Try it ->
Rewrite the passage of the news article below on Armenian-Turkish ties, starting at "Historic deals" and ending at "the Ottoman Empire.", and substitute "accords" for "protocols" throughout.

Excerpt to read ->
○ ○ ○
RUSSIA URGES ARMENIA, TURKEY TO MOVE QUICKLY ON TIES

Hurriyet
Jan 14 2010
Turkey

Russian Foreign Minister Sergei Lavrov. AP photo

Russian Foreign Minister Sergei Lavrov on Thursday called on Armenia
and Turkey to move forward quickly on stalled efforts to ratify a
landmark deal to establish full diplomatic relations.

"We are interested in ties being normalized…. The quicker this
happens, the better it is for the entire region," Lavrov said during a
joint press conference with his Armenian counterpart Edward Nalbandian.

Lavrov said Russia was ready to assist both countries with
infrastructure projects, including electricity and rail links, once
they agree to establish ties and open their border.

He also backed the Armenian stance on the territorial dispute over
Nagorno-Karabakh and rejected any links between the normalization
process and the dispute between Armenia and Azerbaijan, a Turkish ally,
over the breakaway region.

"We see no connections between the process of normalizing
Turkish-Armenian relations and resolving Nagorno-Karabakh," Lavrov
said. "In my opinion, it is not correct to try to artificially link
these two processes."

Historic deals

Turkey and Armenia signed two protocols in October to establish
diplomatic ties and reopen their shared border, a move hailed as a
historic step toward ending decades of hostility stemming from the
World War I-era killings of Armenians in the Ottoman Empire.

But Armenia has expressed growing frustration in recent weeks over
the Turkish Parliament’s failure to ratify the protocols. The Armenian
parliament has not yet done so either.

Turkish officials have repeatedly said the agreements will not be
ratified without progress in the dispute over Karabakh. Backed by
Yerevan, ethnic Armenian separatists seized control of Karabakh and
seven surrounding districts from Azerbaijan during a war in the early
1990s that claimed an estimated 30,000 lives.

Turkey closed its border with Armenia in 1993 in a show of solidarity
with Azerbaijan – with which it has strong ethnic, trade and energy
links – against Yerevan’s support for the enclave’s separatists.
○ ○ ○
Raw data ->
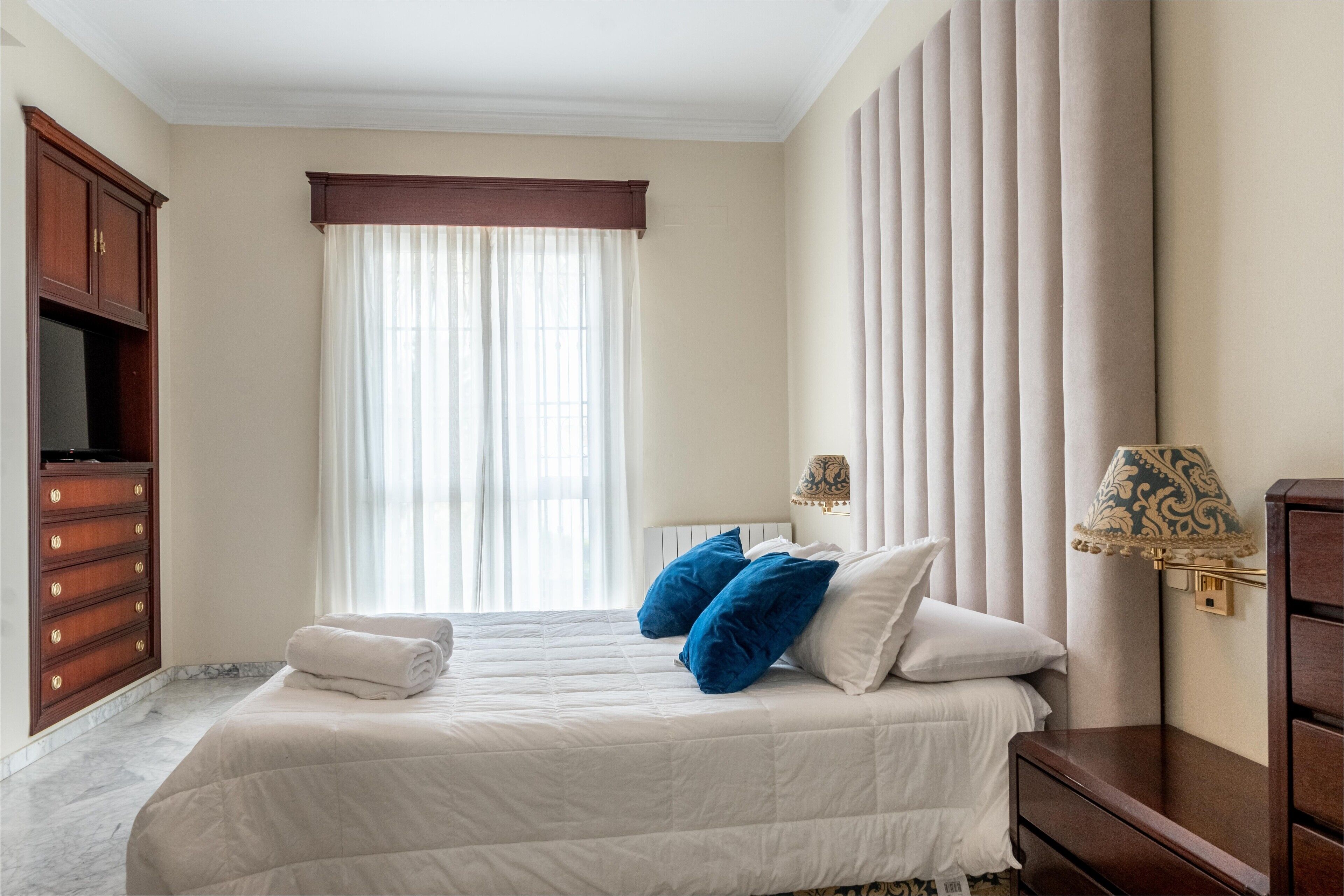 5 bedrooms, free WiFi, bed sheets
○ ○ ○
Expected output ->
Historic deals

Turkey and Armenia signed two accords in October to establish
diplomatic ties and reopen their shared border, a move hailed as a
historic step toward ending decades of hostility stemming from the
World War I-era killings of Armenians in the Ottoman Empire.